# Which OS(s) do you use?



## DropC

Personally, I currently use 64bit Windows 7, Ubuntu 10.10, Linux Mint 11, and 32bit Windows 7 Starter. Which OS do you guys prefer?


----------



## Nrfitchett4

win7 64bit home premium on desktop and all 4 laptops.


----------



## DropC

Cool! I personally love the latest version of Windows. It has its poor moments that make me want to rip it out of my HDD at times, but I always forgive it xD What 4 laptops do you have?


----------



## monkey1911

My Desktop has Win7 Ultimate 32bit and my Laptop has WinXP tablet and Ubuntu 10.04LTS 64bit. I've been using my laptop a lot more lately and I don't think it's let it boot into XP in 2 weeks.


----------



## JsinLegacy

currently Windows 7 64 Premium... but trying to get Ubuntu installed on this damn laptop so I can dual boot and build things from source a lot easier... but my laptop does not comply


----------



## MasterTM

Ubuntu 10.10 x86 (Main)
Windows 7 Premium x64 (Photoshop/etc)


----------



## x13thangelx

Gentoo x86_64 dual boot with Windows 7 Premium x86 (only use windows for games)


----------



## DropC

Hah! Try out Linux Mint's latest too! It uses Ubuntu as a base, but is a lot cooler to me. =) Dual booting is evil and hateful to set up. -.-


----------



## x13thangelx

DropC said:


> Dual booting is evil and hateful to set up. -.-


Its not that bad. Atleast ubuntu/mint sets up the grub files for you....

> _Source information_:
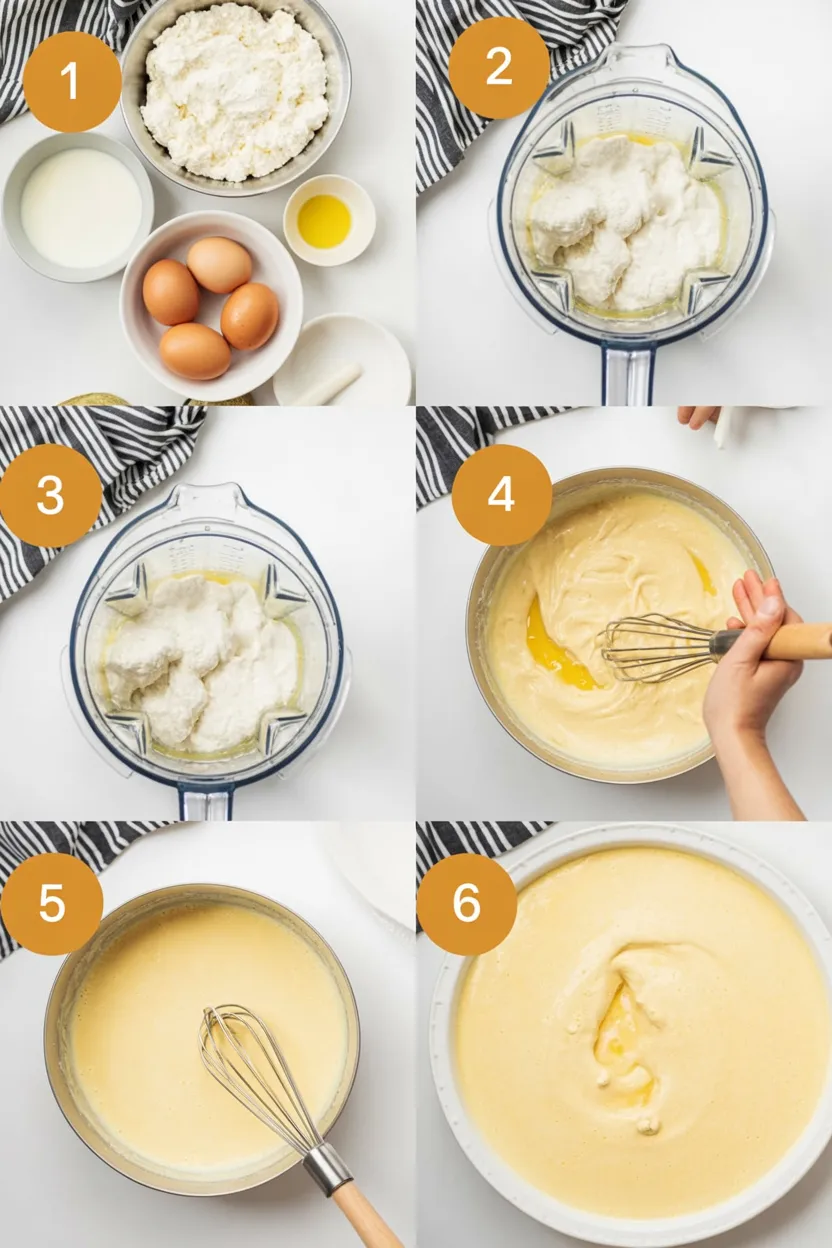 1

2

3

4

5

6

> _Exercise goal_: Reproduce the forum thread on operating systems in full, word for word. The records are material separate from the forum thread on operating systems.

> _Exercise result_:
# Which OS(s) do you use?



## DropC

Personally, I currently use 64bit Windows 7, Ubuntu 10.10, Linux Mint 11, and 32bit Windows 7 Starter. Which OS do you guys prefer?


----------



## Nrfitchett4

win7 64bit home premium on desktop and all 4 laptops.


----------



## DropC

Cool! I personally love the latest version of Windows. It has its poor moments that make me want to rip it out of my HDD at times, but I always forgive it xD What 4 laptops do you have?


----------



## monkey1911

My Desktop has Win7 Ultimate 32bit and my Laptop has WinXP tablet and Ubuntu 10.04LTS 64bit. I've been using my laptop a lot more lately and I don't think it's let it boot into XP in 2 weeks.


----------



## JsinLegacy

currently Windows 7 64 Premium... but trying to get Ubuntu installed on this damn laptop so I can dual boot and build things from source a lot easier... but my laptop does not comply


----------



## MasterTM

Ubuntu 10.10 x86 (Main)
Windows 7 Premium x64 (Photoshop/etc)


----------



## x13thangelx

Gentoo x86_64 dual boot with Windows 7 Premium x86 (only use windows for games)


----------



## DropC

Hah! Try out Linux Mint's latest too! It uses Ubuntu as a base, but is a lot cooler to me. =) Dual booting is evil and hateful to set up. -.-


----------



## x13thangelx

DropC said:


> Dual booting is evil and hateful to set up. -.-


Its not that bad. Atleast ubuntu/mint sets up the grub files for you....